Il cinema di suspense messicano si prepara a conquistare gli schermi di tutto il mondo con una produzione che promette di lasciare il segno. Oggi debutta su Netflix la miniserie No tengo miedo, un thriller psicologico che intreccia innocenza infantile e orrore quotidiano in una narrazione capace di gelare il sangue. Dietro questa fiction si nasconde una riflessione profonda su una delle piaghe più dolorose della società: la violenza che si annida proprio dove dovremmo sentirci al sicuro. La storia ci trasporta nel Veracruz del 1986, un'epoca in cui il Messico intero viveva l'euforia della Copa del Mundo. In questo contesto di festa collettiva, Miguel, un bambino di appena dieci anni, si imbatte in una scoperta che spezzerà per sempre la sua infanzia.
Sebbene il caso specifico di Miguel sia una creazione narrativa, le radici di questa storia affondano in un terreno letterario solidissimo. La miniserie è infatti l'adattamento della celebre novella Io non ho paura dello scrittore italiano Niccolò Ammaniti, pubblicata nel 2001 e trasformata in film già nel 2003 dal regista Gabriele Salvatores. L'opera originale ambientava la vicenda nella campagna italiana degli anni Settanta, un periodo segnato dal terrorismo e da un'ondata di sequestri orchestrati dalla criminalità organizzata. Ammaniti, che nel 2007 ha vinto il Premio Strega con Come Dio comanda, ha costruito con Io non ho paura un racconto universale sulla perdita dell'innocenza. La sua capacità di descrivere il mondo attraverso gli occhi di un bambino che scopre l'orrore ha colpito lettori e spettatori in tutto il mondo, tanto da ispirare ora questa trasposizione messicana.
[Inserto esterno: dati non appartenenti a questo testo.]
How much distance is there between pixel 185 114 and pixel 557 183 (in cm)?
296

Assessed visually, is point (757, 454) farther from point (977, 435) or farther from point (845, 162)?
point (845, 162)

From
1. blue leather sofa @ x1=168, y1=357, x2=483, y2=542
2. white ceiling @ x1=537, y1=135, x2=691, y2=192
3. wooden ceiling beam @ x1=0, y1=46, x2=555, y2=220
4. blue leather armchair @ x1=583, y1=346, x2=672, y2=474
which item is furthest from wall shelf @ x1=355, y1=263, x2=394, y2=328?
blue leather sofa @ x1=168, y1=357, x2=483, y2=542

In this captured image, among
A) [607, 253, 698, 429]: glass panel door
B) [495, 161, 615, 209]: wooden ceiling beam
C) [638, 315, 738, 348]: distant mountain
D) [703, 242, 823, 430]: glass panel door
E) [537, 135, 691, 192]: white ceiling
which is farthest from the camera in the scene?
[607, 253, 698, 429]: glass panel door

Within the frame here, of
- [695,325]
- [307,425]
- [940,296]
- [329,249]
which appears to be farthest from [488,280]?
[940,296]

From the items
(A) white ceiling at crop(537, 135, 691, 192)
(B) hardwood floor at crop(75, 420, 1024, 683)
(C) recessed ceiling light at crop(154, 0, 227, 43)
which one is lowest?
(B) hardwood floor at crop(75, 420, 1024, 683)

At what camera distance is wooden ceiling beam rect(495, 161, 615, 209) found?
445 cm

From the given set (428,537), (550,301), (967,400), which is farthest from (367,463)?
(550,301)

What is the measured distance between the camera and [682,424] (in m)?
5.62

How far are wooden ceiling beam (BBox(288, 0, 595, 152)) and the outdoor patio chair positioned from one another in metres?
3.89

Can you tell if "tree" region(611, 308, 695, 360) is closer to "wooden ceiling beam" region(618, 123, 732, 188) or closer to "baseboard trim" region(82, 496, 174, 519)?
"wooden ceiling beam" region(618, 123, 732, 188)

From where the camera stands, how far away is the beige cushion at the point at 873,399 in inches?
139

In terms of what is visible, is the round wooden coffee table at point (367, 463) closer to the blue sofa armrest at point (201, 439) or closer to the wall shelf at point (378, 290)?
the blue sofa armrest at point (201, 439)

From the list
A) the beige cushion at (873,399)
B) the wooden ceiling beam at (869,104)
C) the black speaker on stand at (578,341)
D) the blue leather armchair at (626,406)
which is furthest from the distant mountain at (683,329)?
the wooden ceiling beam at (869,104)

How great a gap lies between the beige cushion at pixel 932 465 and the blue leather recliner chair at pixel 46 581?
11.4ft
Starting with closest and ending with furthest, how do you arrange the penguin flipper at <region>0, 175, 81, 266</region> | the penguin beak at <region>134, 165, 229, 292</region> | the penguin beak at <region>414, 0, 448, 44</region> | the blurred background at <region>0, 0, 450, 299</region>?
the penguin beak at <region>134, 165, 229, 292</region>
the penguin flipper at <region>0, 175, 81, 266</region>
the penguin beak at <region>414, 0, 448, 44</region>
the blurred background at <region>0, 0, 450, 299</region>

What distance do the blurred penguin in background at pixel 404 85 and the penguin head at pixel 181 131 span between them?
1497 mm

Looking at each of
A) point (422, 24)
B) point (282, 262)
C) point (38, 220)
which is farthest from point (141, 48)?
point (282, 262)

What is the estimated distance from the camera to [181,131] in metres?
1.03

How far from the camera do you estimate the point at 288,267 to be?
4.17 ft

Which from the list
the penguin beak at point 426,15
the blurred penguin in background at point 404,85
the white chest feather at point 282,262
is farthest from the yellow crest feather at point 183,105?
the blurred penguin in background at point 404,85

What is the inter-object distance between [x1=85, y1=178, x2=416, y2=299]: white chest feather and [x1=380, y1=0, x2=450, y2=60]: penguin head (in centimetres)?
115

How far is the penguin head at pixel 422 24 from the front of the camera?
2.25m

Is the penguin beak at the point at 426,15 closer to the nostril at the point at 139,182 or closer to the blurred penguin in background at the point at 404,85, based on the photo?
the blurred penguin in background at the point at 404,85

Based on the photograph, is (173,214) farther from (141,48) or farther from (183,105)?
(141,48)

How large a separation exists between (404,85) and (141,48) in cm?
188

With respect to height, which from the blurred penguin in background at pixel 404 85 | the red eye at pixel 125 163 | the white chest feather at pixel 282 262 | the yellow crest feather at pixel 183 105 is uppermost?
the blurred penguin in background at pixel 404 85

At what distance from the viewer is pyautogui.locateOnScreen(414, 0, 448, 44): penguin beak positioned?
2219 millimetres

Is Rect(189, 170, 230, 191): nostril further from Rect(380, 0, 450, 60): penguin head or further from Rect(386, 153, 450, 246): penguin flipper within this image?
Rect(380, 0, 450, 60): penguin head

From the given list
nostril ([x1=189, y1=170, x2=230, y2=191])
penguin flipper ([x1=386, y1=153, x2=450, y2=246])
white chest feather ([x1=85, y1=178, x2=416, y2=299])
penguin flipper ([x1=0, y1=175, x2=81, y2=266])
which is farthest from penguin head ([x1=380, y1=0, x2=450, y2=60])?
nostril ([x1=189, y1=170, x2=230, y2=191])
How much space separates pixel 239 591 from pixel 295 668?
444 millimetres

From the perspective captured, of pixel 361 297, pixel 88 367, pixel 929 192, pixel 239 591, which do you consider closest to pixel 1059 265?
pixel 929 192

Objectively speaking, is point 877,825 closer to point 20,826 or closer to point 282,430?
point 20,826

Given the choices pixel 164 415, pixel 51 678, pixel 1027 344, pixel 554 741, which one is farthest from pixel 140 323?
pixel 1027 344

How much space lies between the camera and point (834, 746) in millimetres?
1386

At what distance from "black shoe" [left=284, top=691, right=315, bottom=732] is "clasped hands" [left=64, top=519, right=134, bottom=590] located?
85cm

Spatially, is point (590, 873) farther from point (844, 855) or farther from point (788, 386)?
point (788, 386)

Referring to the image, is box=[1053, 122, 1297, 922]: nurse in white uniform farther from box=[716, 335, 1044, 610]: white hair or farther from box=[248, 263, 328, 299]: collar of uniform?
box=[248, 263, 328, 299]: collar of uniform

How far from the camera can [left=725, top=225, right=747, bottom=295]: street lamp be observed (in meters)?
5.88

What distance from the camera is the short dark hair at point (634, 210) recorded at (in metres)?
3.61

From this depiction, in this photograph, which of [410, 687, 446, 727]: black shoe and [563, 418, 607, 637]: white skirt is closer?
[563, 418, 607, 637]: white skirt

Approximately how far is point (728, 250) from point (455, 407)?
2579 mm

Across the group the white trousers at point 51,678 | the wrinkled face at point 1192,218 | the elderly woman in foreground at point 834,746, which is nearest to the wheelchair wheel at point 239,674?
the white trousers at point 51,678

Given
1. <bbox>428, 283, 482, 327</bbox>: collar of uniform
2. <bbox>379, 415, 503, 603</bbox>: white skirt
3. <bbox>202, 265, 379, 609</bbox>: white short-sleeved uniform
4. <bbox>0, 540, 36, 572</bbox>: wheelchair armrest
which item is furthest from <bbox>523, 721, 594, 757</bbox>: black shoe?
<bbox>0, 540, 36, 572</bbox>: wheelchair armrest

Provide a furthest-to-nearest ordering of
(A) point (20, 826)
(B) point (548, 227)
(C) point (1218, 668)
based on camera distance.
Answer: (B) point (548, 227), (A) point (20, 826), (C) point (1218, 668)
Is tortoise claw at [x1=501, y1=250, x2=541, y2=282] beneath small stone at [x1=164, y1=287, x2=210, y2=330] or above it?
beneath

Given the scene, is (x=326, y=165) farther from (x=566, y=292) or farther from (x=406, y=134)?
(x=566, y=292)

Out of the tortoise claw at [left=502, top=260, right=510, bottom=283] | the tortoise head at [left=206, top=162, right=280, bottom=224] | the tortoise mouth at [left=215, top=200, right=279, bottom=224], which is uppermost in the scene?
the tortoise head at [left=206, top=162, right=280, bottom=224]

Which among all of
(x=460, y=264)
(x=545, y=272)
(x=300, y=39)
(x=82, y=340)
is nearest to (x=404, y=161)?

Il passaggio dall'Italia meridionale degli anni di piombo al Messico degli anni Ottanta non è casuale: entrambi i contesti condividono dinamiche di isolamento rurale, povertà e una cultura del silenzio che protegge i colpevoli. La regia di No tengo miedo è affidata a Ernesto Contreras, nome già noto al pubblico di Netflix per aver diretto El secreto del río, serie che ha esplorato con sensibilità la cultura muxe del sud del Messico. Contreras ha dimostrato di saper maneggiare con cura temi delicati, mescolando realismo sociale e tensione narrativa. Con questa nuova produzione, il regista si cimenta in un territorio ancora più oscuro, dove la suspense si costruisce non attraverso jump scare o effetti speciali, ma tramite l'accumularsi di dettagli inquietanti e non detti.